Master NCLEX PN Practice Questions With This Powerful TechniqueNCLEX PN practice questions and sample tests might make you feel like pulling out your hair. No matter how many nursing practice questions you take, you can’t seem to get the right answer. Even the best PN practice questions exam can’t shed light on the rationales behind your hardest study questions. It’s quickly becoming your biggest frustration, and you need a NCLEX PN exam review technique that immediately sheds light on how to find the right answer now.
There’s no need to cram to solve your biggest woes regarding LPN practice test questions. The study advice below helps you master the hardest exam-like questions with a fail-safe test preparation technique.

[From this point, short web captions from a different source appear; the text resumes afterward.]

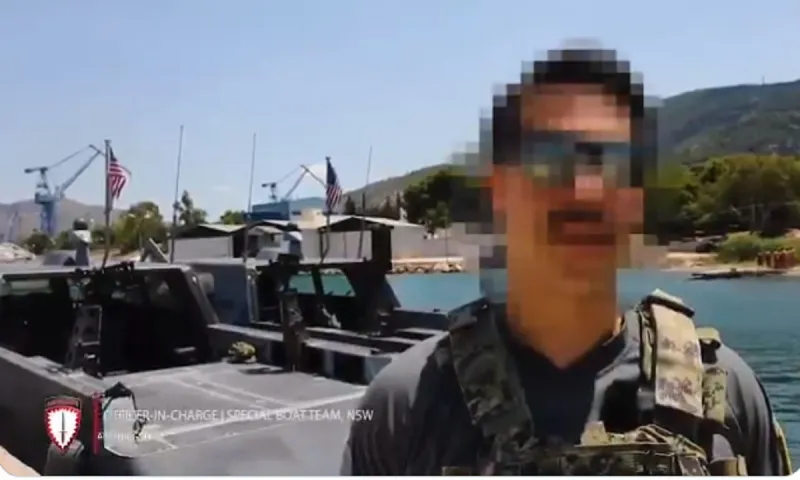 Eλληνικά F 16: Είναι τρελοί οι Έλληνες - Δεν θα τους ήθελα δίπλα μου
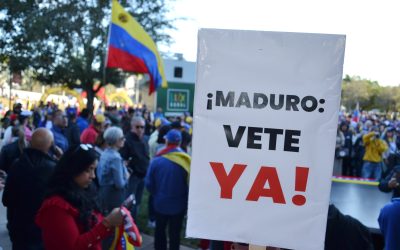 Catorce países de la OEA rechazan la investidura de Maduro por «carecer de legitimidad»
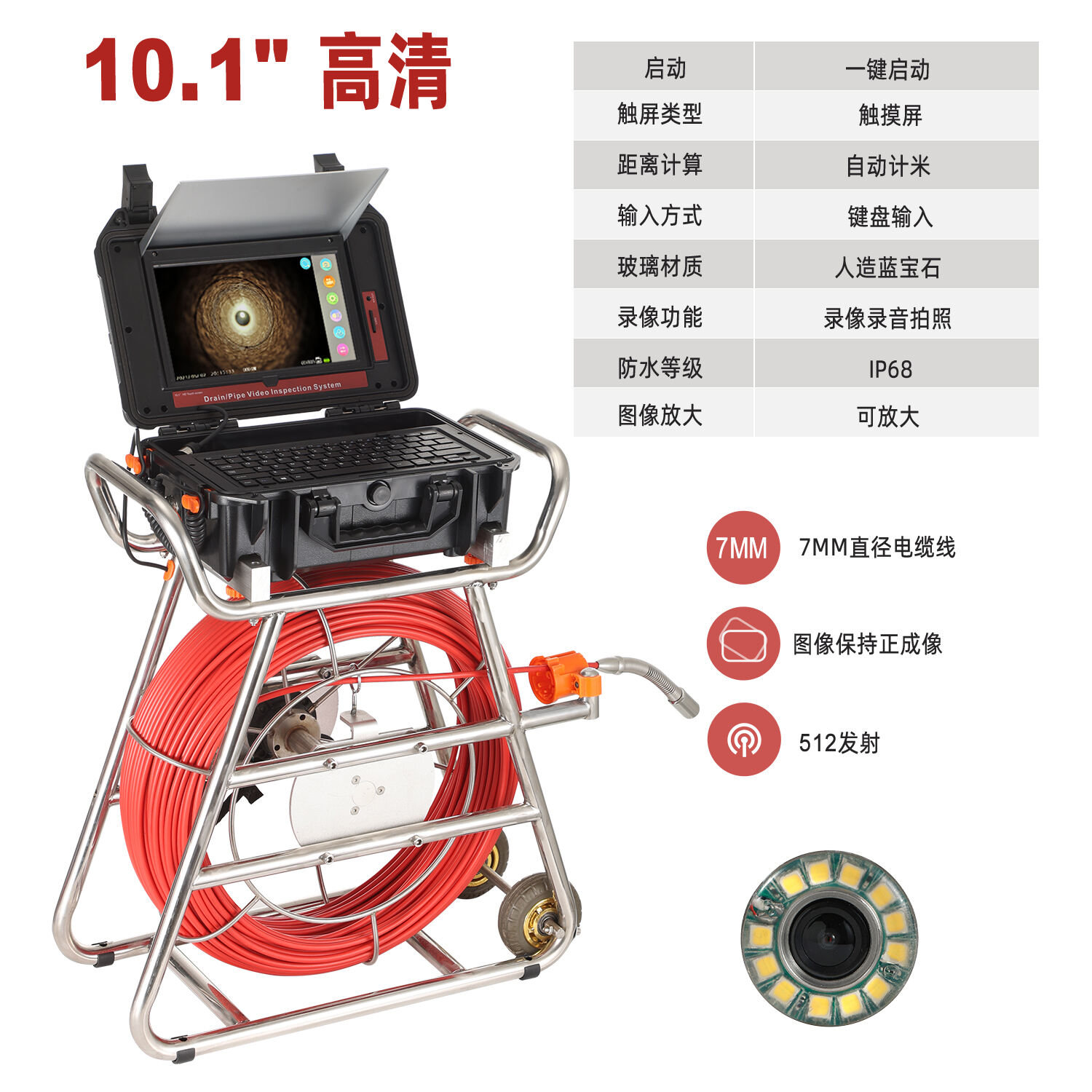 Précision avancée de localisation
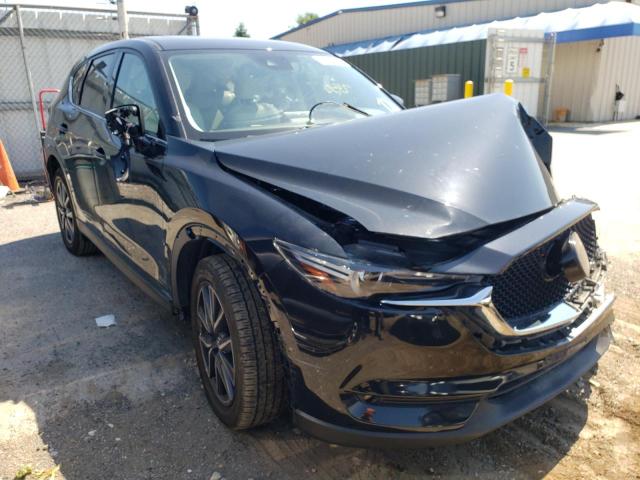 mazda cx-5 grand 2018 jm3kfbdm7j0391656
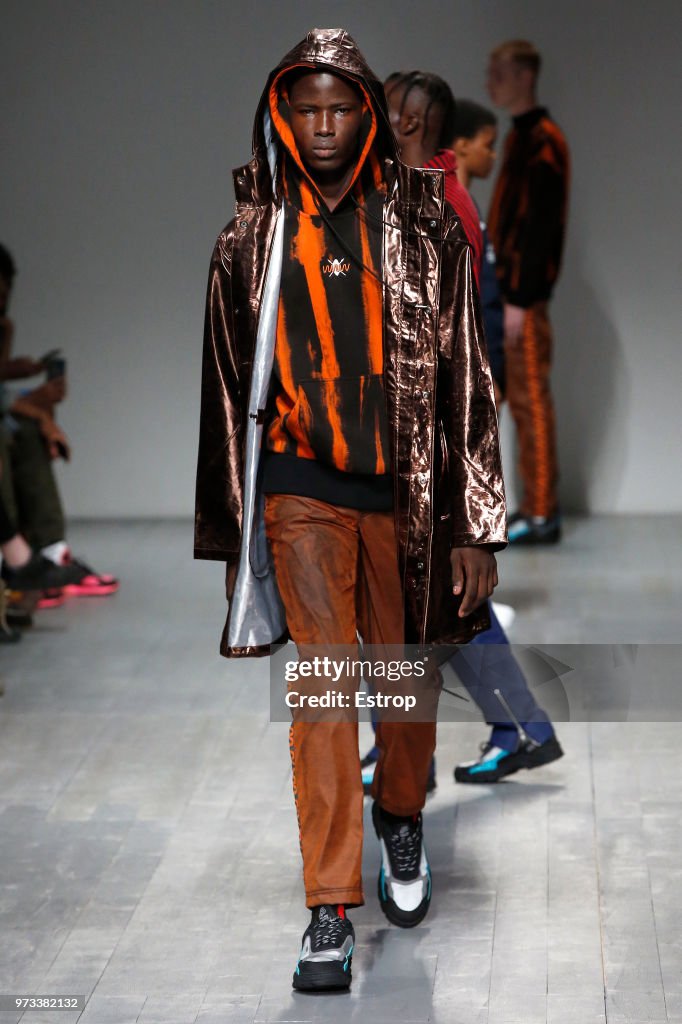 What We Wear - Runway - LFWM June 2018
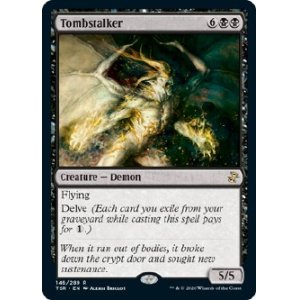 画像: 『英語版』墓忍び/Tombstalker
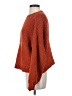 Nasty Gal Inc. Solid Orange Pullover Sweater Size S - photo 5
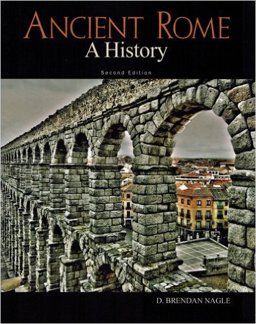 ANCIENT ROME:HISTORY  9781597380423 Front Cover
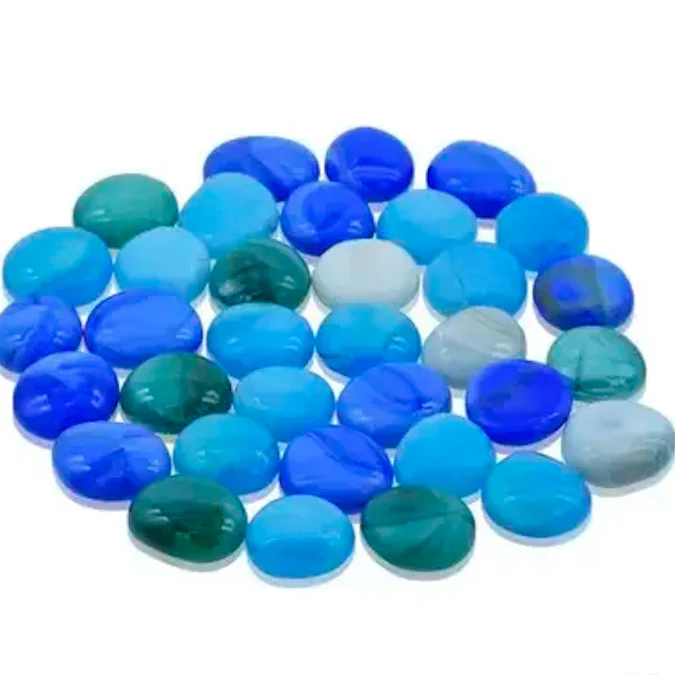 Glass Pebbles 250Gms - Image 2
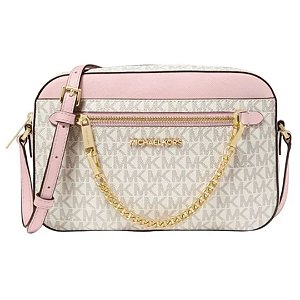 Michael Kors - Bolsa Crossbody Transversal Bag Vanilla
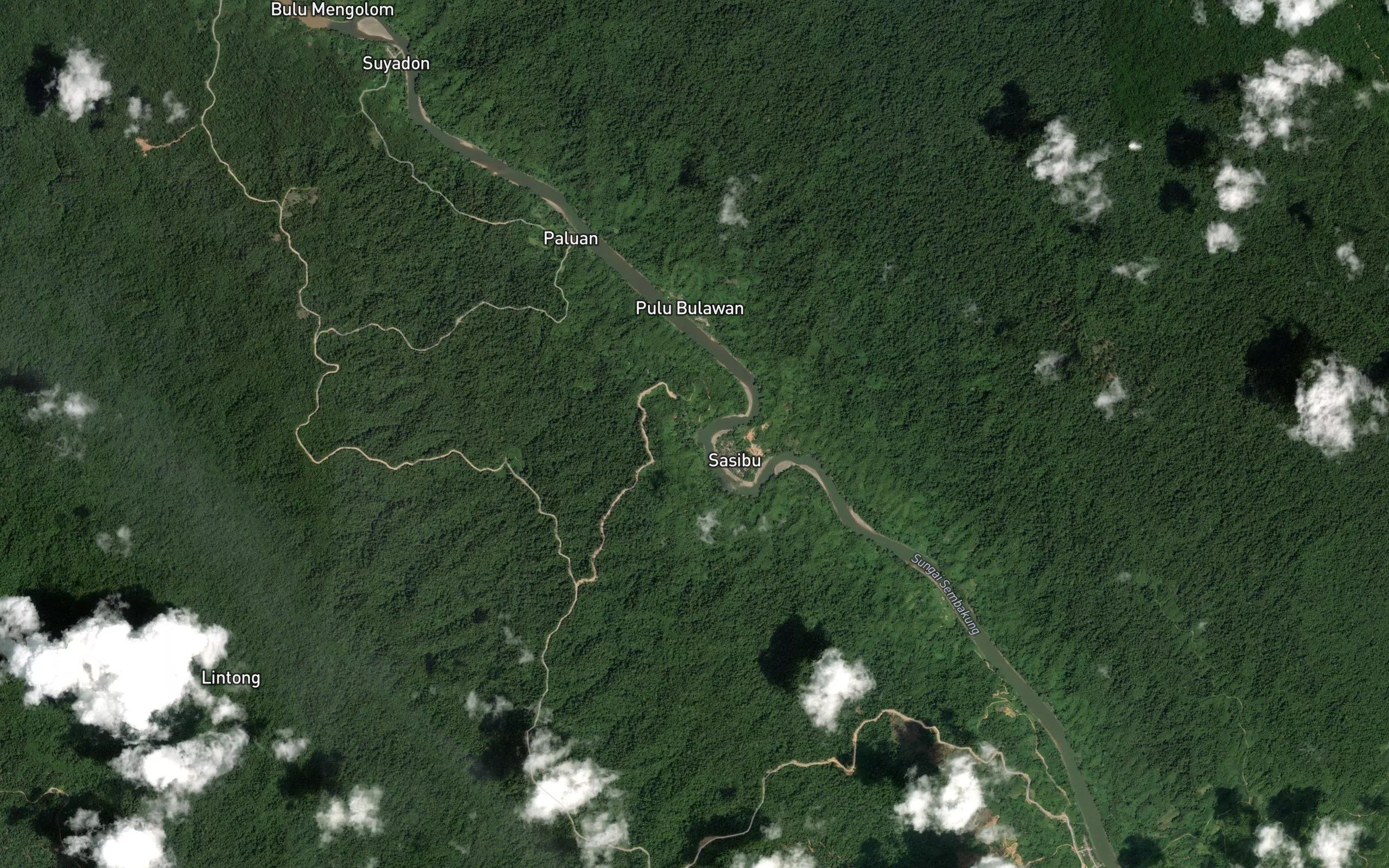 Sungai Taluan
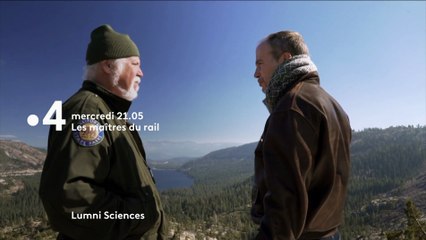 Lumni Sciences -Les maîtres du rail- Bande Annonce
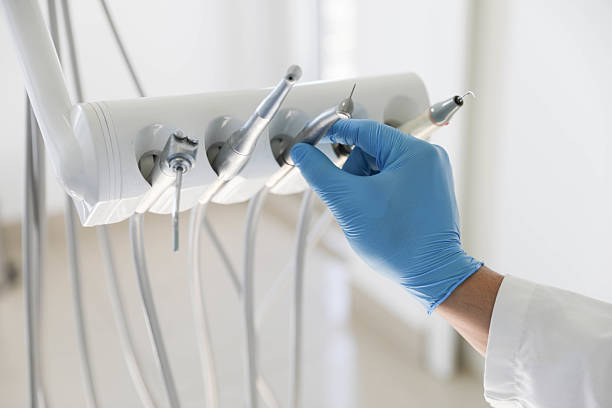 Professional Teeth Whitening technician working in Gloucester City, NJ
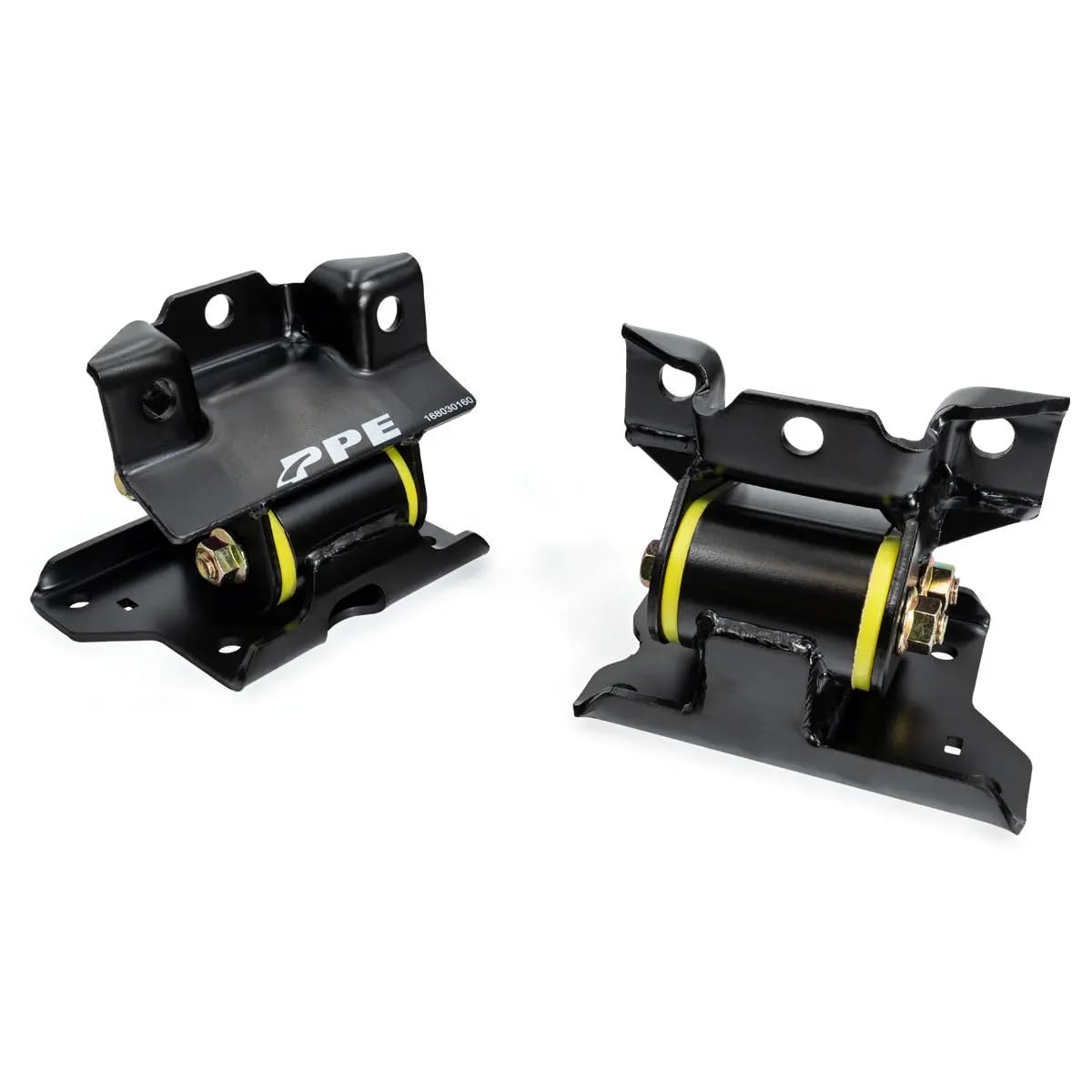 2001-2010 GM Pacific Performance Engineering 6.6L Duramax Engine Mount Kit 60 Hardness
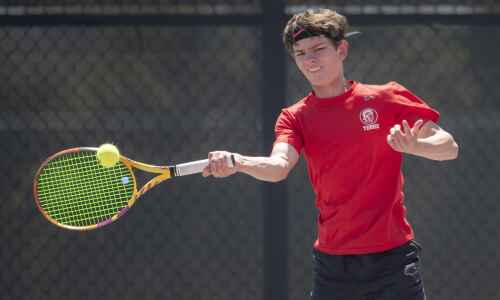 Cedar Rapids Washington among favorites as boys’ tennis team substates begin
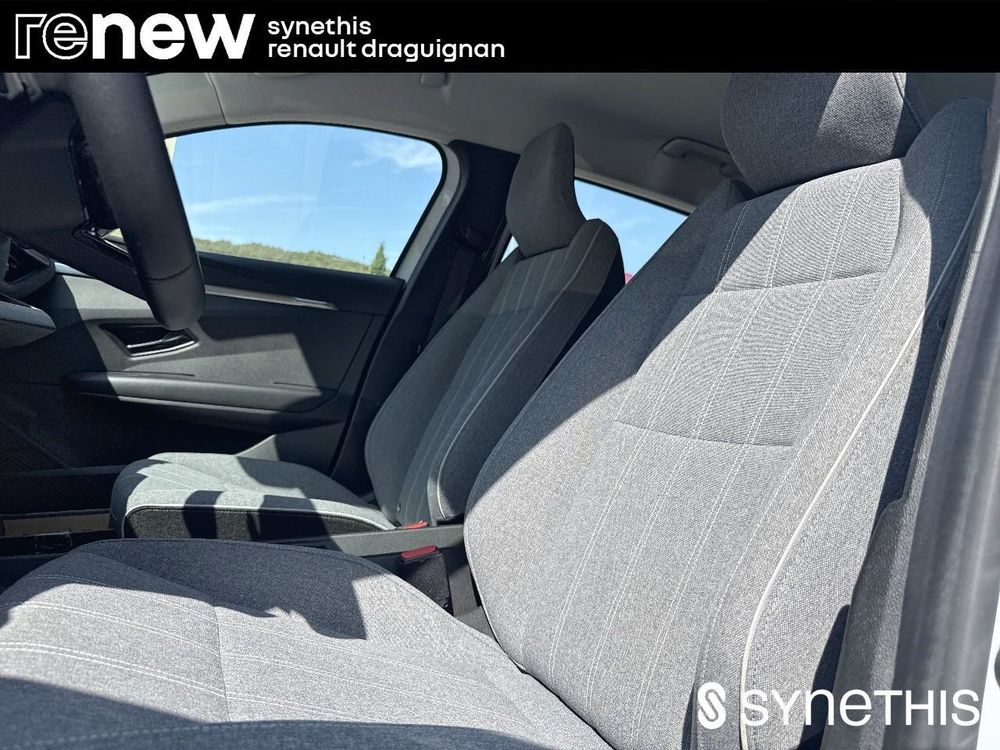 M&eacute;gane Megane E-Tech EV40 130ch boost charge Equilibre 2022 occasion 83300 Draguignan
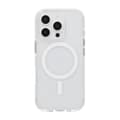 Miniatyrbild 3 av 5: iPhone 16 Pro Max Mobilskal Magnet Dubbelskydd - Vit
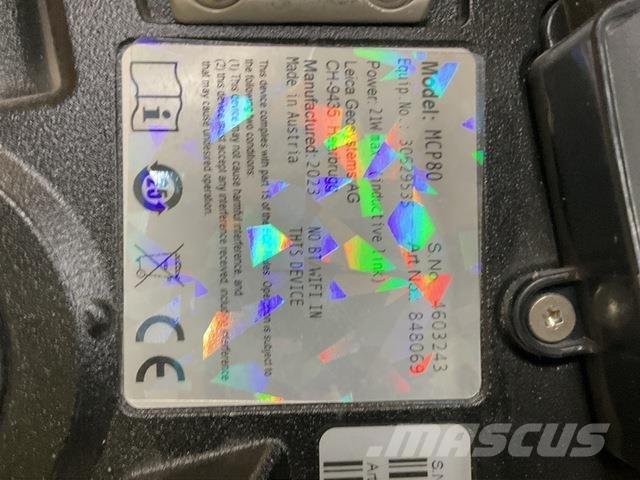 Leica 848069 Muud osad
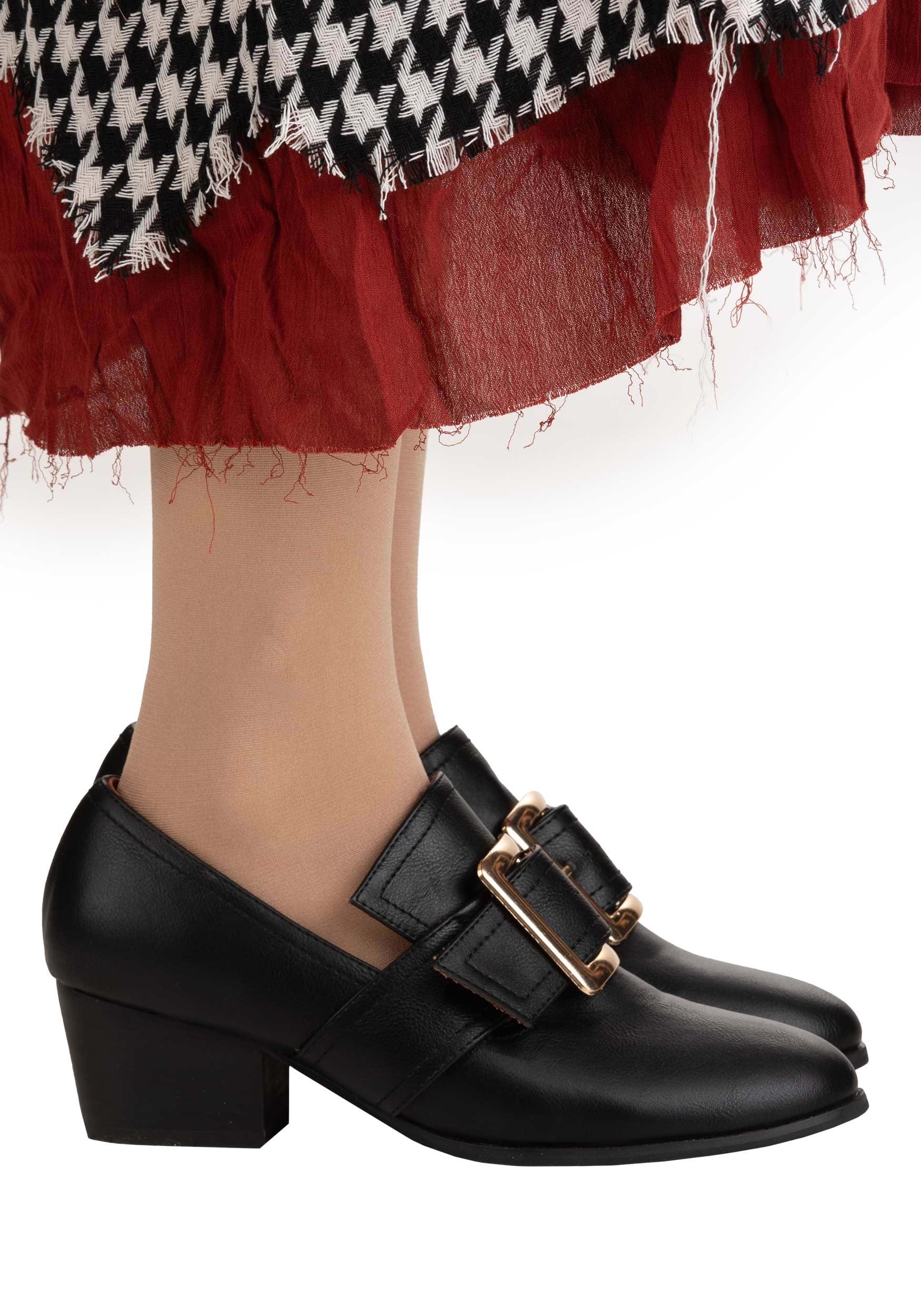 Disney Hocus Pocus Mary Sanderson Shoes for Women 5 Disney Hocus Pocus Mary Sanderson Shoes for Women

NCLEX PN Practice: Why Prioritization Questions MatterPrioritization questions represent some of the most popular questions on your NCLEX PN practice tests, and for good reason. Prioritization questions can be defined as a type of NCSBN question that requires the nursing student to prioritize what actions need to be taken to treat a patient.
Many nursing students discovered that more than 75 questions on an LPN NCLEX practice test consisted of prioritization questions. Achieving a 100% pass rate on the first try requires knowing how to identify and master these NCLEX PN practice test questions.
Break Through LPN Practice Questions With The “Remember To Breathe” MethodThe “Remember to Breathe” Method is critical for those test takers who want to answer nursing sample questions with confidence and ease. This technique can help you get fast results, beat the current test plan and pass your licensure exam for practical nurses.
Use the “Remember to Breathe” technique during test prep and your practical nurse test to increase your chance to pass on the first try:
- NCLEX PN practice questions that require prioritization can be identified using the “Remember to Breathe” method. Carefully examine the question for clue words. These are the words that let you know you’ll have to prioritize your nursing actions to treat a patient:
- Most Important
- Highest Priority
If you see any of these words within PN practice questions, move forward to the next step of the “Remember to Breathe” method.
- Now that you know you’ll need to prioritize, you need to know what actions should be taken first in order to treat a patient. The “Remember to Breathe” method makes it possible because the top priority is right in the method name. Before you do anything, a PN student should always check the airway to see that nothing is blocking the throat.
The next priority should be to check for breathing. After this penultimate priority, a nursing student should check for a pulse (circulation).
- Now that you know the “Remember to Breathe” method, let’s look at this technique in action on NCLEX PN practice test questions.
“The client with third-degree burns on over 35% of his body is receiving a morphine sulphate 7 mg subcutaneously every two to three hours for treatment of pain. When preparing a care plan for the burn patient, the nurse should include which primary action?”
- Monitor the patient’s stools.
- Monitor the patient’s pulse.
- Encourage the patient’s fluid intake.
- Encourage the patient to cough and take a deep breath.
Now that you know to prioritize, take a look at the answers using the “Remember to Breathe” method. You’ll immediately see that the first priority – airway – is addressed in Option D. While each answer is technically correct, Option D should always be done first, as morphine can suppress the cough reflex.
What If You Use The “Remember To Breathe” Method?If you use the “Remember To Breathe” Method on your PN practice quizes, you’ll discover that you have a new found confidence to attack your test prep review with confidence and ease. You’ll no longer let prioritization questions trip you up on your quest to become a licensed nurse. In fact, with the “Remember to Breathe” method by your side, you’ll discover that each NCLEX PN practice test makes you look forward to taking the real National Council of State Boards Of Nursing Licensed Practical/Vocational Nurses.